## Trecho fornecido
╭──

Trump determinou que a partir de seu governo a economia será tratada como assunto de segurança internacional. Por um lado, isto é mais honesto do que outros presidentes fizeram, pois, o interesse econômico de uma potência é sempre uma questão a de segurança nacional. Mas, tal  afirmação aberta e direta remete a um período do século XIX chamado de “diplomacia das canhoneiras”, em que a Inglaterra terminava suas discussões econômicas com sua armada. Trump deixa claro que isto pode voltar a acontecer e já de imediato legitima a saída dos EUA do Acordo de Paris (sobre o clima) e do Tratado Transpacífico (TTP). Tudo o que venha a prejudicar a “economia” dos EUA será tratado como questão de segurança e não mais como mercado. Trump anunciou restrições ao comércio e inovação no campo de tecnologia de segurança, por exemplo. O livre-mercado de Trump, ao menos internamente, se dobra aos interesses nacionais de forma clara.

Os EUA devem crescer porque “o PIB é a nossa principal arma”, disse o presidente norte-americano, logo após informar que o orçamento de defesa dos EUA superará este ano 900 bilhões de dólares. Apenas a título de comparação o PIB brasileiro é de 1,7 trilhão de dólares. O problema é que a fala de Trump abre o espaço para que discussões comerciais, discussões sobre propriedade intelectual, discussões sobre corrupção internacional sejam todas militarizadas pois, podem conter “ameaças à segurança” dos EUA. Não, o livre-mercado não é mais a principal forma de engajar o mundo num sistema de reciprocidade. Trump declara que o “interesse e segurança” dos EUA estão acima.

“Uma nação sem fronteiras não é uma nação”. Trump reforça, assim, que os EUA se fecharão e retoma uma certa “caça às bruxas” pedindo que cada cidadão faça a sua parte na luta contra “ideologias inflexíveis”, nominando as “radicais” muçulmanas. O apelo emotivo e patriótico ao cidadão comum traz consigo a ideia de que os conflitos sociais devem ser ainda majorados nos EUA, eis que a consciência e o patriotismo de cada cidadão americano são suficientes, aos olhos do governo, para o julgamento de suas ações. Se cada cidadão americano se transformar num “vetor” da ideia de segurança de Trump, podemos esperar uma sociedade que, ao invés de se fortalecer, se esfacelará.

╰──

Entradas sobre posicionamento espacial:
╭──

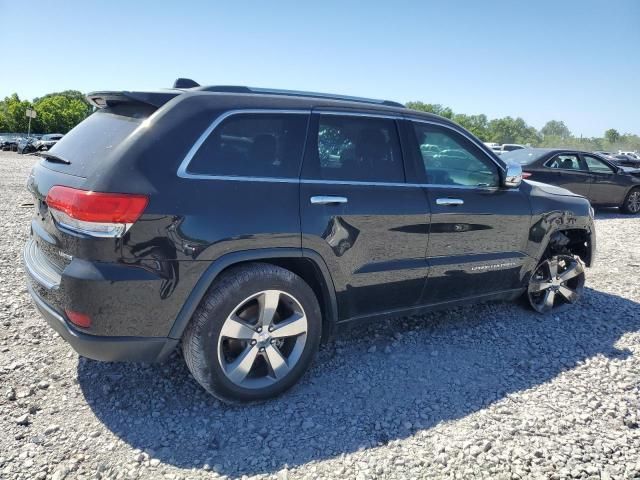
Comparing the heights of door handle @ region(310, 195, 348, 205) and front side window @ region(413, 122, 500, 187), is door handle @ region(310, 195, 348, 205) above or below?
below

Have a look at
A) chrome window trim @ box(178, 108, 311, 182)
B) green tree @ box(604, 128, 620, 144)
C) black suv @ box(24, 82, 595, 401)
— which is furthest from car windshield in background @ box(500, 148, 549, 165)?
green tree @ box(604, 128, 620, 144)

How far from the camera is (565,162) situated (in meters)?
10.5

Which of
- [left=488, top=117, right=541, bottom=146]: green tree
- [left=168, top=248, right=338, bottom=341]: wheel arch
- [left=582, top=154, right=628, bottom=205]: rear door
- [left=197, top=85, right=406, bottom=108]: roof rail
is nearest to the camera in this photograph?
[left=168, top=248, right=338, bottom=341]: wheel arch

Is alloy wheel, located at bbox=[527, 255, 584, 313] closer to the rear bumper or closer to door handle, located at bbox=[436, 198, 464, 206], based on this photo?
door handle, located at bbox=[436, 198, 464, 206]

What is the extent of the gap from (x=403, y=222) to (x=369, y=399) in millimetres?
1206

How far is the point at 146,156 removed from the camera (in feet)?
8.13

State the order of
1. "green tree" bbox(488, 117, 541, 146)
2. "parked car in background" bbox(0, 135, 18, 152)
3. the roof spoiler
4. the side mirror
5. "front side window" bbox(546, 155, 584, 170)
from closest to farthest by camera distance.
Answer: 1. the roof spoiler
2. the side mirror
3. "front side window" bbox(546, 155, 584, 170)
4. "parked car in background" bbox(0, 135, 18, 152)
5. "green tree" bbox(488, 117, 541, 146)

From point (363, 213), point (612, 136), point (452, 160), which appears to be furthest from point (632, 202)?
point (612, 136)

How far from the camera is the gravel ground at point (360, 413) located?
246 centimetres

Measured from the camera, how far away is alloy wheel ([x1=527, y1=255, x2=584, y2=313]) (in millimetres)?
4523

╰──

## Pedido proposto A
No trecho sobre a política de Trump, qual valor o orçamento de defesa dos EUA vai superar este ano?
## Pedido proposto B
Imprima a parte do trecho sobre a política de Trump que começa em "Os EUA devem" e segue até "EUA estão acima.", sem nenhuma alteração.
## Pedido proposto C
Como você resumiria o trecho sobre a política de Trump em duas frases?

## Resposta escrita A
900 bilhões de dólares.

## Resposta escrita B
Os EUA devem crescer porque “o PIB é a nossa principal arma”, disse o presidente norte-americano, logo após informar que o orçamento de defesa dos EUA superará este ano 900 bilhões de dólares. Apenas a título de comparação o PIB brasileiro é de 1,7 trilhão de dólares. O problema é que a fala de Trump abre o espaço para que discussões comerciais, discussões sobre propriedade intelectual, discussões sobre corrupção internacional sejam todas militarizadas pois, podem conter “ameaças à segurança” dos EUA. Não, o livre-mercado não é mais a principal forma de engajar o mundo num sistema de reciprocidade. Trump declara que o “interesse e segurança” dos EUA estão acima.

## Resposta escrita C
Trump passou a tratar a economia como assunto de segurança, o que remete à "diplomacia das canhoneiras" do século XIX e abre espaço para que discussões comerciais, de propriedade intelectual e de corrupção internacional sejam militarizadas. Ao reforçar que os EUA se fecharão e pedir que cada cidadão lute contra "ideologias inflexíveis", ele pode levar a uma sociedade que, em vez de se fortalecer, se esfacelará.